I had to keep untying myself from all the bits of rope and string that were making me look like an extra from a low budget bondage porn show but I eventually got the place tidy.... although every time I wanted to go somewhere the safety stopped me in my tracks - I will have to get used to that!

I learn't a valuable lesson about how easy it is to go with the wind and how awful it is against it! It took me ages to get back and I eventually gave up and fired up Mr Volvo - ended up being a wet ride back to holyhead into the wind - God knows what it must be like in "bad" weather! (note to self - stay away from bad weather1)

"Pre-landing" checks were carried out as soon as I got into the harbour with fenders down both sides and Norman's solo mooring system at the ready.

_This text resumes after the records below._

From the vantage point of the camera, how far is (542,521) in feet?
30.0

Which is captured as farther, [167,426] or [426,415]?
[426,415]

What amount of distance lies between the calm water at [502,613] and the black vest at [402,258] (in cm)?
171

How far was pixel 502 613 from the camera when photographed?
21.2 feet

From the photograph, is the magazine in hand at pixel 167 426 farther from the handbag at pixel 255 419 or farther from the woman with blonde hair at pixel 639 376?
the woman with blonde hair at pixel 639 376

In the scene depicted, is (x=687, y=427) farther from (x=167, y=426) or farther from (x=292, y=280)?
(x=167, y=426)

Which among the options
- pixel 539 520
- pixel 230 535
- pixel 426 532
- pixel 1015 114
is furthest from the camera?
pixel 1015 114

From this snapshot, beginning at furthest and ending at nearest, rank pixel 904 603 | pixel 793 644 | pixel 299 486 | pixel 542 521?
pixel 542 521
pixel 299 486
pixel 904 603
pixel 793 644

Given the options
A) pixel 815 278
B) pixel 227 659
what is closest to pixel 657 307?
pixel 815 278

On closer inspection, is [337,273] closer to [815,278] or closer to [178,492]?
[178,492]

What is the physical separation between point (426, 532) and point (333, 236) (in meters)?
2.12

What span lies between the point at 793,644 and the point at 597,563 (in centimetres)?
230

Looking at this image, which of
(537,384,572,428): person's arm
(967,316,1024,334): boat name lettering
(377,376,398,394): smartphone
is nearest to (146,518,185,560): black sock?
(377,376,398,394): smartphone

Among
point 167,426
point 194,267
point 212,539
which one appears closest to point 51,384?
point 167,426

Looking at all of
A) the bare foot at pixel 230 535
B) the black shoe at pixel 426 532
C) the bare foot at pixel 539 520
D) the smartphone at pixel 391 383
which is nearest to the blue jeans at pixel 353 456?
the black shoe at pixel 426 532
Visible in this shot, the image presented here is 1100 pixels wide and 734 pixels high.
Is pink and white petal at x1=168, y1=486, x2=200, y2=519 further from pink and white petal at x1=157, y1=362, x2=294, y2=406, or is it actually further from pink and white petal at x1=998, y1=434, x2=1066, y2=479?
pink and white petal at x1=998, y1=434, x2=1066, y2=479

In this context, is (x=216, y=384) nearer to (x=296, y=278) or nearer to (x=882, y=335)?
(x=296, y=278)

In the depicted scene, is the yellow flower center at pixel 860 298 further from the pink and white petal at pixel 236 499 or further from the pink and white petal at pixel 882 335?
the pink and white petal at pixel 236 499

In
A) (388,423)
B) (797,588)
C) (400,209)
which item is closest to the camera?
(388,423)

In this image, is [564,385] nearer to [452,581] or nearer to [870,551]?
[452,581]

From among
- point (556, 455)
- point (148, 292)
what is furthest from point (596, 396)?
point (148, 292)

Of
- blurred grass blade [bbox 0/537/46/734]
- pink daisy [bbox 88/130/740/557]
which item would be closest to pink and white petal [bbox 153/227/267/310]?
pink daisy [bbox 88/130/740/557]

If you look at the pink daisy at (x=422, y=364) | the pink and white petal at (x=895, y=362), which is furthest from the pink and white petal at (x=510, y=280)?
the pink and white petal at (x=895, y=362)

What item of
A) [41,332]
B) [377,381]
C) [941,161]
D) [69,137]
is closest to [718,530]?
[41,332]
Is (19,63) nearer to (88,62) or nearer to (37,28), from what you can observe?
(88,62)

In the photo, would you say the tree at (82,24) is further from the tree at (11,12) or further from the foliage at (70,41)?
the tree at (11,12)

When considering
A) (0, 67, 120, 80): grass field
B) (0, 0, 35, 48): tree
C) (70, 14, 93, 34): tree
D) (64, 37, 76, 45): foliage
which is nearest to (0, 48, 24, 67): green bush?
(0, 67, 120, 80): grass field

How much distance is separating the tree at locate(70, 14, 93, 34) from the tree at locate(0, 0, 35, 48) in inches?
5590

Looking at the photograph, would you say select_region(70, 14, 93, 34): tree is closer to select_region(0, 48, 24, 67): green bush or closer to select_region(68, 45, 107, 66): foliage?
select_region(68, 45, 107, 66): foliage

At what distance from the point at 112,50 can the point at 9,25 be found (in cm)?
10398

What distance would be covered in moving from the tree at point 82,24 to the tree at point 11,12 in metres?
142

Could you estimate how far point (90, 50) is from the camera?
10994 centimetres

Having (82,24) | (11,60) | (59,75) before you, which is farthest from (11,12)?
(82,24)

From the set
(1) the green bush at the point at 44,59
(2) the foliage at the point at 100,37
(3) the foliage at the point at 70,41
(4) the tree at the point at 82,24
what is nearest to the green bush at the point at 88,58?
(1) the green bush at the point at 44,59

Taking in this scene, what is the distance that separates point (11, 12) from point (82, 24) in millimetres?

The arrival at the pontoon was a bit tentative with the wind trying to blow me back out to sea but I managed to arrive quite nicely and just stepped ashore with the line in my hand. Note - next time I think it would be better to stay on board until the boat is secure - what if I had slipped and the boat just floated away from me!

Anyway - I have got the first one out of the way - off to Kinsale tomorrow and the across Biscay on Saturday or Sunday... I am VERY nervous!

Thanks to all you guys who have helped me with tips and advice - really is much appreciated - I hope I manage to get at least to Portugal!!!

ps I have done a web site but there is very little on it as yet - I may set up a blog thing instead... there is a little video here...
NormanKlipspringer 6 years ago
A bit hairy for a 'shakedown' run but well done.
farmer boy 6 years ago
Thanks Norman... just sat in the Marina in Kinsale (Ireland) after an eventful (read "frightening") crossing from Holyhead... no sleep for 48 hours so I am going to bed to try and recover.... Biscay next - oh gloom!
Raydock 6 years ago
John, it's hard to believe you have really started on your way already.
May Biscay be kind and the wind as you wish.
The best of luck; I look forward to reading the blog!